Yucca Mountain and Jobs

Floor Speech

By:  John Shimkus
Date: March 20, 2013
Location: Washington, DC

Mr. SHIMKUS. Mr. Speaker, I rise once again today in support of Yucca Mountain in Nye County, Nevada, which, by law, is designated as the site for a permanent geological repository for our Nation's spent nuclear fuel.

Last year, the President's Blue Ribbon Commission on America's Nuclear Future issued a report, but barred even evaluating the merits of Yucca Mountain, despite the fact that it has been approved on a bipartisan basis by Congress and signed into law by the President, and actually reaffirmed by signing the law in 2002. The initial law was passed in 1982, and the law was amended in 1987, which, in a bipartisan manner, passed through both Chambers, signed by different Presidents, established that Yucca Mountain would be the repository for our nuclear spent fuel.

What the Blue Ribbon Commission did say was any host community should expect incentives. That commitment is no different from Nevada when it comes to Yucca Mountain. And good news: the local county, Nye County, Nevada, is consenting and ready to negotiate with the Department of Energy.

In advance of Yucca Mountain even receiving its first delivery, we will work with the State, Nye County, and surrounding communities to provide incentives to benefit the people of Nevada and their communities. We will address infrastructure needs, provide additional ground water monitoring, and build rail spurs, providing benefits outside of the Yucca Mountain project.

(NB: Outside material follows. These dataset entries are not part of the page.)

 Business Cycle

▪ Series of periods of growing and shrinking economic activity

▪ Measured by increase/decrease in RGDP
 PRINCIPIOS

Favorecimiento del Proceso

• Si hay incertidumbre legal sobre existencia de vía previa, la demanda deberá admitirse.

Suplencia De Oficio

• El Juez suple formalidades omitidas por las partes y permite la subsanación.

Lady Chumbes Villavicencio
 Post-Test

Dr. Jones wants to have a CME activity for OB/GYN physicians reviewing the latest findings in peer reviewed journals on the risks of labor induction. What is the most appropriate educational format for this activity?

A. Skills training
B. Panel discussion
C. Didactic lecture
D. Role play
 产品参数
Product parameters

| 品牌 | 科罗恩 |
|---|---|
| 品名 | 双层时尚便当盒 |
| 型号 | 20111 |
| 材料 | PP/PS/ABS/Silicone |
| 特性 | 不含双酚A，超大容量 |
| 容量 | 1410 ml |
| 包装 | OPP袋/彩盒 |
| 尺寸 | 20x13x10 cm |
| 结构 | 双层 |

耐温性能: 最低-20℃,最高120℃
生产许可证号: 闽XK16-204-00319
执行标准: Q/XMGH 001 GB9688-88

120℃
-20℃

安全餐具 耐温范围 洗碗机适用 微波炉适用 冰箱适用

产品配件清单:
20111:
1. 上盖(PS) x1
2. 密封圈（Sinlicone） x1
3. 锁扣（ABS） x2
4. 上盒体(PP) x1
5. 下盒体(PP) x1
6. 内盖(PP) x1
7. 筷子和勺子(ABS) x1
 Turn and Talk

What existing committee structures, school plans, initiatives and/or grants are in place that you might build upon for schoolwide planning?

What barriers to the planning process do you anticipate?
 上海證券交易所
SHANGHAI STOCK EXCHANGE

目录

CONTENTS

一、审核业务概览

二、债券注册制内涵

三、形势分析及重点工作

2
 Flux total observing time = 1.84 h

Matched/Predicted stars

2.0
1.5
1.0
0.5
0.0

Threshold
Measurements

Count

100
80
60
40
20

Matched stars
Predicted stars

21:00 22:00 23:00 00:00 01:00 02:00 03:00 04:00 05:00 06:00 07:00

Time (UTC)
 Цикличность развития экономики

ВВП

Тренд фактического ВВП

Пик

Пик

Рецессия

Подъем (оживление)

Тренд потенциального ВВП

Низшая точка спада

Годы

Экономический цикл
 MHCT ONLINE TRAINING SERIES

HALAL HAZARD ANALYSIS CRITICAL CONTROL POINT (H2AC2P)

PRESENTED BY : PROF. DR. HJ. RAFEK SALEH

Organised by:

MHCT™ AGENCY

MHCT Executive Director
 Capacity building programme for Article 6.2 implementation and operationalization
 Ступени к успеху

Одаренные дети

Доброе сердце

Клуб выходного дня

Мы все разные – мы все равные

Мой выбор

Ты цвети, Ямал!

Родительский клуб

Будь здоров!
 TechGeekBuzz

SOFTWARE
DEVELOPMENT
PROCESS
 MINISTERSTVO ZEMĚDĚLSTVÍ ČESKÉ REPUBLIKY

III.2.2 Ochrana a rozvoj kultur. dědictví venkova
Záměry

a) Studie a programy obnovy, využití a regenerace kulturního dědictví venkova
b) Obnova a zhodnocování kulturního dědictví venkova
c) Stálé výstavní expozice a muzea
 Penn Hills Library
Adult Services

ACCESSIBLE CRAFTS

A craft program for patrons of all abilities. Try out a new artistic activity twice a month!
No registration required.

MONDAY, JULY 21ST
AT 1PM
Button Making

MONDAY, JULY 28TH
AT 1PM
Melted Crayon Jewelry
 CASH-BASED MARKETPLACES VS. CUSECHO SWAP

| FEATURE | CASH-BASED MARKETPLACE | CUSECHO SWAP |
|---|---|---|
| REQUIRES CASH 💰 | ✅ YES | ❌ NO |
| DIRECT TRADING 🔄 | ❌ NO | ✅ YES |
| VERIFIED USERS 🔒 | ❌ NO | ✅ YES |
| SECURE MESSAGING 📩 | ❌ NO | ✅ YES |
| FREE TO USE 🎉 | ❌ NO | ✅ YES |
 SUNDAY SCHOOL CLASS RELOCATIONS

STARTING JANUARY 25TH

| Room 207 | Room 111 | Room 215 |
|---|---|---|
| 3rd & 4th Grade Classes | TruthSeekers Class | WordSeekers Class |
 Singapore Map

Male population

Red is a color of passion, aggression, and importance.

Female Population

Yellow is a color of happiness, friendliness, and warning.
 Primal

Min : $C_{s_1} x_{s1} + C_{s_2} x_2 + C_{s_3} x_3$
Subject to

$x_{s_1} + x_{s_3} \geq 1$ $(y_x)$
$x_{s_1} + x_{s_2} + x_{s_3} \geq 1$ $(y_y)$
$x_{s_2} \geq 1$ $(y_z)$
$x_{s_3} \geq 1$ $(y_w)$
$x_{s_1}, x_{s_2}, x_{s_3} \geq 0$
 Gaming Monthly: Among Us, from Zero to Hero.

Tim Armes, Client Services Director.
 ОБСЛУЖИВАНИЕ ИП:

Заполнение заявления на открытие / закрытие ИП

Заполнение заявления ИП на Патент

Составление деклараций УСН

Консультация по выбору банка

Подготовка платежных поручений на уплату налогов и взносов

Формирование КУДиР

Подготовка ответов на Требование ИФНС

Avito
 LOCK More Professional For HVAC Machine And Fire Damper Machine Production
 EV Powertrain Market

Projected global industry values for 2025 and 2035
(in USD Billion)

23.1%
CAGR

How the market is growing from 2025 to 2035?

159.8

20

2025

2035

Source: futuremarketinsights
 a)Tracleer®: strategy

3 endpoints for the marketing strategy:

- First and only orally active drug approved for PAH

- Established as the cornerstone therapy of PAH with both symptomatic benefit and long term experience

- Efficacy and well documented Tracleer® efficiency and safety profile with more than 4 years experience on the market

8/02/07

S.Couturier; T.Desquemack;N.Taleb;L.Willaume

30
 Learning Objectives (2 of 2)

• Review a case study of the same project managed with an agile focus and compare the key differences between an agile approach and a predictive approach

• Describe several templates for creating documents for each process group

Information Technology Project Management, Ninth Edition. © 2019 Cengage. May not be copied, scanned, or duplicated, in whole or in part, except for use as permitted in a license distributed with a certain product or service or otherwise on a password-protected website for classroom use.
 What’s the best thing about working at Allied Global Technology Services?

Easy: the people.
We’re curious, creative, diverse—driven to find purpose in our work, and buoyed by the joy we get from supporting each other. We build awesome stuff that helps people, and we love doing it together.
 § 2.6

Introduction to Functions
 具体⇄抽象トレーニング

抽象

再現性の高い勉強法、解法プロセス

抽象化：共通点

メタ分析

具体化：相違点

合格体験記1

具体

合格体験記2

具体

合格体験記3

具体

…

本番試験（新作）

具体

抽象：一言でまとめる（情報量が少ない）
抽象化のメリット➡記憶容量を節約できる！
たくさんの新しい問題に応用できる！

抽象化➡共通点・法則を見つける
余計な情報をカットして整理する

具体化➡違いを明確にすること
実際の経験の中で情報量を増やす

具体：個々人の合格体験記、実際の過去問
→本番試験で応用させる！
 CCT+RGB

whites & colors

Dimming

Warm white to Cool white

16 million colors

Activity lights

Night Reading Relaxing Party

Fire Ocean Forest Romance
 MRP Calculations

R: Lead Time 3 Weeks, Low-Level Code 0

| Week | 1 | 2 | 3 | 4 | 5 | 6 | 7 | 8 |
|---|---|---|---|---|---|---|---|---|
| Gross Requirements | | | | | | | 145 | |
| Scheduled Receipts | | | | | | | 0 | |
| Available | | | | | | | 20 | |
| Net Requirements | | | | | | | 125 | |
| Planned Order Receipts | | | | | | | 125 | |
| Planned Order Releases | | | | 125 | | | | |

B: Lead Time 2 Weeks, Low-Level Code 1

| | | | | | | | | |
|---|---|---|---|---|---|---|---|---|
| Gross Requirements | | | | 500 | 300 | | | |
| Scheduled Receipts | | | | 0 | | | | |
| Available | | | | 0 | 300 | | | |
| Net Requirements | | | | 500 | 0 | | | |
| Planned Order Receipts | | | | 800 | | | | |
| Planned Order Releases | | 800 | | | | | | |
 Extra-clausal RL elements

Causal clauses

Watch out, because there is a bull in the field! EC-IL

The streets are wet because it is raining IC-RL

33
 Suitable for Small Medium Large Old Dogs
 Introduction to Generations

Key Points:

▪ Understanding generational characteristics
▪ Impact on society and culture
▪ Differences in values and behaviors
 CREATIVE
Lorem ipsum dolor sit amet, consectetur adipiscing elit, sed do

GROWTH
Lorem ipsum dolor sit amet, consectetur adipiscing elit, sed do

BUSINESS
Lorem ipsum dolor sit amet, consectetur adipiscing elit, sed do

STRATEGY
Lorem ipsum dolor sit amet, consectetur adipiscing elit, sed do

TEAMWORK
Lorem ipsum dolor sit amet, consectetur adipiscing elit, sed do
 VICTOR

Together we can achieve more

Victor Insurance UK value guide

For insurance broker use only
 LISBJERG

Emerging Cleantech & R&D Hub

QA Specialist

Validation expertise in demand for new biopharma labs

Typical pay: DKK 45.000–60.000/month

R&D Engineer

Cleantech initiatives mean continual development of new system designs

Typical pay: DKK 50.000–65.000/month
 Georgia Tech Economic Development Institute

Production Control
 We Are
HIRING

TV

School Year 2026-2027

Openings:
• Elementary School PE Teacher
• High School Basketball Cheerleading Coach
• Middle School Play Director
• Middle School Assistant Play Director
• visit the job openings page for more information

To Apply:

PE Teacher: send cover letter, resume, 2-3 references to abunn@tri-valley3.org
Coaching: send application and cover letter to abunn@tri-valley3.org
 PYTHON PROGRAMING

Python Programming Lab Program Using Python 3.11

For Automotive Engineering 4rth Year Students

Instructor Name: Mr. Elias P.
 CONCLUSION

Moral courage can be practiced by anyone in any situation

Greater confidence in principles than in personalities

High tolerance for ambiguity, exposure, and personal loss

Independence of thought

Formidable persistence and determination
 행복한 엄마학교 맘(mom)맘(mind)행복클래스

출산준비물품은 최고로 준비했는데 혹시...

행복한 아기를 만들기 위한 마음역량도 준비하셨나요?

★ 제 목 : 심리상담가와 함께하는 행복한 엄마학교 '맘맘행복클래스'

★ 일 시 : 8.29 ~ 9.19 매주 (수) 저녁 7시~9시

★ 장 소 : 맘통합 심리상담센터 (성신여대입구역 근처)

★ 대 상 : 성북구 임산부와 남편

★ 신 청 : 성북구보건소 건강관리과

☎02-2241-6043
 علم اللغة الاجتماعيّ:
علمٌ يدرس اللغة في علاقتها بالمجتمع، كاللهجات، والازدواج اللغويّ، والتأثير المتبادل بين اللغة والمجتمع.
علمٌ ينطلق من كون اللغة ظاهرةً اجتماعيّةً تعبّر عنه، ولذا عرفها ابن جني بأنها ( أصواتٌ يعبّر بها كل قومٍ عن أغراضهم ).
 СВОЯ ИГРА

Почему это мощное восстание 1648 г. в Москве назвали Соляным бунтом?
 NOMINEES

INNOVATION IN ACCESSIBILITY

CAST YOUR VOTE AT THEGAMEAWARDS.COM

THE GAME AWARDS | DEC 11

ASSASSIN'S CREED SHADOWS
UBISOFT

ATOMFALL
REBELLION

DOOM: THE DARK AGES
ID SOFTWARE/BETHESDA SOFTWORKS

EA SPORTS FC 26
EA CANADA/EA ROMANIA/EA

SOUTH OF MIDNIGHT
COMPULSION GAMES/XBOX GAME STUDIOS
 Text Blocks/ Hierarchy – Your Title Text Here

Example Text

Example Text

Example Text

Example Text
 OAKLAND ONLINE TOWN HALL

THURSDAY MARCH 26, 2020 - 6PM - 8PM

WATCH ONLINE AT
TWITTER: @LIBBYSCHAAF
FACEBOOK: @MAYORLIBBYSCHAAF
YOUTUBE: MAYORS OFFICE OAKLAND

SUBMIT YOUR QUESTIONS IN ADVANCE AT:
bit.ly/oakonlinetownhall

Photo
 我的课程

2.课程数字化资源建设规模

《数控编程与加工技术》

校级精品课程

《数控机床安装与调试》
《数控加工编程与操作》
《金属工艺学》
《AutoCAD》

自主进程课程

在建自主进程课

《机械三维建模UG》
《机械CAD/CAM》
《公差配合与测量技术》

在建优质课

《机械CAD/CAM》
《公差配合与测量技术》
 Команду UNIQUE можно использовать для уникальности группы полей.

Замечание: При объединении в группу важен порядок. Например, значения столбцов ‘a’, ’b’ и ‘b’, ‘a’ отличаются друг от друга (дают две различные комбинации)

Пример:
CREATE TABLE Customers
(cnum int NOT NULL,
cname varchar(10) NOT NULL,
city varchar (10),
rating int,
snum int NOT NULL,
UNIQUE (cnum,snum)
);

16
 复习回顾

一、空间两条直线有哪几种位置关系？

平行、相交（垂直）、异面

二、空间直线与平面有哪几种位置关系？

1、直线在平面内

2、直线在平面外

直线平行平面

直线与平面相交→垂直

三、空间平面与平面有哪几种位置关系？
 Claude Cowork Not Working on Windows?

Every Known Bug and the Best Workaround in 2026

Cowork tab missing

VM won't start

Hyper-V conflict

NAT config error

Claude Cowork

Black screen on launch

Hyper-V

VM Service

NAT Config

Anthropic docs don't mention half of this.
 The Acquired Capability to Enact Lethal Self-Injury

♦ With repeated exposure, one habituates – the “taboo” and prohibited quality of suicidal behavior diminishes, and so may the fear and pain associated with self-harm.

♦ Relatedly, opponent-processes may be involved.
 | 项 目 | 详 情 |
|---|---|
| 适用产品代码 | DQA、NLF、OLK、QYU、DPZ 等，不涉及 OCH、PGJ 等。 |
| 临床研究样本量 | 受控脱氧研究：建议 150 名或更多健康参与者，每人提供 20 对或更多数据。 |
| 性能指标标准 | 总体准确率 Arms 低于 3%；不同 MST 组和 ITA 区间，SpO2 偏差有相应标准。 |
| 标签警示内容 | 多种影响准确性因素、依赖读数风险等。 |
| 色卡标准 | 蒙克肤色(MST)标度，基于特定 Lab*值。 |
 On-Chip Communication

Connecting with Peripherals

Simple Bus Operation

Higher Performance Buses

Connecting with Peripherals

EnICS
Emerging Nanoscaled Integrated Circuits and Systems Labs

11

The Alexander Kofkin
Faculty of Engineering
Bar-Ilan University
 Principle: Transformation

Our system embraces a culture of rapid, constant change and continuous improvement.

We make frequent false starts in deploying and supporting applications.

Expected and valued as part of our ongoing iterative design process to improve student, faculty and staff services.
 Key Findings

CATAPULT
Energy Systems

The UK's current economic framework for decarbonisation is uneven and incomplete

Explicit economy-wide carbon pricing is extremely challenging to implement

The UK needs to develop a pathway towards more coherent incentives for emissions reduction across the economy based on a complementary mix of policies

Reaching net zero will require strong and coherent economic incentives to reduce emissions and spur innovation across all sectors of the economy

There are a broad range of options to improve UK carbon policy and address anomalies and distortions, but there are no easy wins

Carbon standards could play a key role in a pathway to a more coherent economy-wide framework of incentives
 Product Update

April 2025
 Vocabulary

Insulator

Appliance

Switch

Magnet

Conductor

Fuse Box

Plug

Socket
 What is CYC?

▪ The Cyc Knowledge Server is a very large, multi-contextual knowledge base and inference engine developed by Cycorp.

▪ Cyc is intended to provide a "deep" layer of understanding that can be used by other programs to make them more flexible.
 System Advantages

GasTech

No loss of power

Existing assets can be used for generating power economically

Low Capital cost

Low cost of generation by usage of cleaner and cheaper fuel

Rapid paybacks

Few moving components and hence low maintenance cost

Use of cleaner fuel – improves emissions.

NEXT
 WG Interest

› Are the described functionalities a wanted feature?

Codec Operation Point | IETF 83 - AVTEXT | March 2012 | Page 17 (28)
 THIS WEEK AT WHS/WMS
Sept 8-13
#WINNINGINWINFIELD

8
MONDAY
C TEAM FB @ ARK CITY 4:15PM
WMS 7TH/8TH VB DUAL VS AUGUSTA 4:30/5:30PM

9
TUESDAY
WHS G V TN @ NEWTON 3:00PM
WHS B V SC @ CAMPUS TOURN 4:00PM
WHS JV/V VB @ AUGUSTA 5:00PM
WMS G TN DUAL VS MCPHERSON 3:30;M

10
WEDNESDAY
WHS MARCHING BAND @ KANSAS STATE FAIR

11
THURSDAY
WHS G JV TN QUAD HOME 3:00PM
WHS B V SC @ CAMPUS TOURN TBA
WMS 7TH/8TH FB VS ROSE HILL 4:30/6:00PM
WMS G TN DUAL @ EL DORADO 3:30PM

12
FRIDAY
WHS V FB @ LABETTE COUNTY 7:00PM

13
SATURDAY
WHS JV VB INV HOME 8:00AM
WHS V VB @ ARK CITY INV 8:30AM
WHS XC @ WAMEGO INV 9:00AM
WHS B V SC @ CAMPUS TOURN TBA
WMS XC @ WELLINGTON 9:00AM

As we look to make nuclear processing viable in the future, we can establish research dollars to universities in the State to be leaders in this field, and we will work to develop these and other ideas from State and local leaders to best fit their needs.

This will mean thousands of direct or indirect jobs across the State of Nevada. Before any of these incentives are even discussed, we know from DOE in the past that the project would yield over 2,500 direct jobs on its own for more than 25 years under the current permit. Even after 50 years, as the project winds down, there would still be more than 500 direct jobs.

Construction of a rail spur could require an additional 1,000 workers and 300 permanent jobs for decades to come. All told, with indirect jobs and the project alone, conservative estimates project 7,000 new jobs in Nevada, not even counting those associated with other incentives we in Congress are prepared to work with the State and local communities to pursue.

Mr. Speaker, we need to move forward on finishing the licensing application on Yucca Mountain, as required by law. Let the science speak for itself that says Yucca Mountain meets a million-year safety standard so it can serve as a national asset that develops thousands of badly needed jobs in Nevada's struggling economy.